● Document segment:
— begin —
Red Hat Bugzilla – Bug 469107
Fedora 8/9 >= kernels 2.6.26.x fail to shutdown properly with Disabled IRQ# message.
Last modified: 2009-07-14 13:06:39 EDT
Description of problem:
First seen with Fedora 8 and now with Fedora 9.
With any kernel after 2.6.26.x (2.6.25.x and earlier not affected) shutting down the system fails like clockwork once the initscripts reach towards the end of the shutdown procedures and a spurious "Disabling IRQ #18" message appears and the system just hangs there indefinitely.
Version-Release number of selected component (if applicable):
Fedora 8/9 starting with all kernel versions 2.6.26.x and above.
Always as long as using a 2.6.26.x kernel, reverting to 2.6.25.x not affected.
Steps to Reproduce:
1. Update to one of the 2.6.26.x kernels.
2. Attempt to shutdown system...
3. Watch as the system never fully shuts down and has to be hard rebooted.
System never completes shutdown procedures. This leads to unclean unmounted filesystems and the system never powers off or reboots as expected.
System shuts down/reboots as commanded.
The only clue as to what happens is that spurious "Disabling IRQ #18" message that shows up during the initscripts shutdown procedure. Running an "lspci -v" on my system shows that IRQ #18 is being used by two devices, my Intel PRO/1000 GT Gigabit ethernet adapter and the onboard SiI 3112 SATA controller for my hard drive. Once that message shows up, the hard drive appears to go dead (no more activity despite the system still "barely" responding to keystrokes. This leads me to believe the hard drive is somehow disabled or shutdown inadvertently and would explain why no entries in the logs and why the file systems are never cleanly unmounted. This usually happens around the unmounting filesystems or shutting off swap portion of the shutdown initscripts.
— end —
● Dataset extract:
— begin —
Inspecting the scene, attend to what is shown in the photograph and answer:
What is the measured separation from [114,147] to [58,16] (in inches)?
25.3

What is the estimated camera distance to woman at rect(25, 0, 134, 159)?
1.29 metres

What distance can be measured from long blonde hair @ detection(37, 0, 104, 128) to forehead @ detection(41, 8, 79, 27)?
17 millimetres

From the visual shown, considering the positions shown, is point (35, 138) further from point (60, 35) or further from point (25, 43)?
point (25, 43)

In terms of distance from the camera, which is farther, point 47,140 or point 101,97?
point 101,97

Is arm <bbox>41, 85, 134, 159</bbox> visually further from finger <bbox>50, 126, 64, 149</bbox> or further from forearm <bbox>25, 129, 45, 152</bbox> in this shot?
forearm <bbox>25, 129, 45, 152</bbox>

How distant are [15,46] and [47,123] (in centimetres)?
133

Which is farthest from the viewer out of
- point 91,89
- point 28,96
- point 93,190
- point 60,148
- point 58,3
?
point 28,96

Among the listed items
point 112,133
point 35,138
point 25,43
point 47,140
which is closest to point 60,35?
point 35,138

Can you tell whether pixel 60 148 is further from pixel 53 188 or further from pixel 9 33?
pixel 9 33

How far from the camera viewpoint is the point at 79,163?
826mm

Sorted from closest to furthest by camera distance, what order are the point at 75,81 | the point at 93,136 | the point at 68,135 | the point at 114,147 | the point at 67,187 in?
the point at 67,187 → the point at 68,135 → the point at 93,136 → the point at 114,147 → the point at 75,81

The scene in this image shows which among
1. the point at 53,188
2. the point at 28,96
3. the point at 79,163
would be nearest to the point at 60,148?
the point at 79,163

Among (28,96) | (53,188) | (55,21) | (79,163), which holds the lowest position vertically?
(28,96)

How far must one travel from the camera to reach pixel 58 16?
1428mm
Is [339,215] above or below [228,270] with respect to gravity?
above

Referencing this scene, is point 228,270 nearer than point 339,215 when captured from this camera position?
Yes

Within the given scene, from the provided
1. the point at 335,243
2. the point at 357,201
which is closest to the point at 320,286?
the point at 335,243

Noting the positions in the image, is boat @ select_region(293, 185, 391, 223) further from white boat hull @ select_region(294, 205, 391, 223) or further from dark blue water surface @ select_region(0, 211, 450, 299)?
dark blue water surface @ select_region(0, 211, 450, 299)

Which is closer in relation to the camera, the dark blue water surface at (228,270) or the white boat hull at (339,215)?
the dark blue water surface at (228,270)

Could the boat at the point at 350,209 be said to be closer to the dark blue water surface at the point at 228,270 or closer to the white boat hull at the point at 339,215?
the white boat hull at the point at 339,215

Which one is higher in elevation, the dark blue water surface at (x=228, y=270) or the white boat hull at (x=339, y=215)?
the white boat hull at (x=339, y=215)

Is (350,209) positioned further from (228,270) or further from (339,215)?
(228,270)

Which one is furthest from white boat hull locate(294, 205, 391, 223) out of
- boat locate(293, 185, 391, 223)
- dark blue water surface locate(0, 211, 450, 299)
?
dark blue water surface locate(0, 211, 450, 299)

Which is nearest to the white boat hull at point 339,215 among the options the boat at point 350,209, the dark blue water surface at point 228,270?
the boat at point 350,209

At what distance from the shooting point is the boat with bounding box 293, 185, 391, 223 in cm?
— end —
● Prompt 1: Translate the sentence "System never completes shutdown procedures." from the bug report into Spanish.
● Prompt 2: In the records, take the lines from the one containing "Which is nearest" through the final line of the records, both included. Give those lines alone again with "shooting point" swapped for "camera" and all else unchanged.

● Complete response 1: El sistema nunca completa los procedimientos de apagado.

● Complete response 2:
Which is nearest to the white boat hull at point 339,215 among the options the boat at point 350,209, the dark blue water surface at point 228,270?
the boat at point 350,209

At what distance from the camera is the boat with bounding box 293, 185, 391, 223 in cm?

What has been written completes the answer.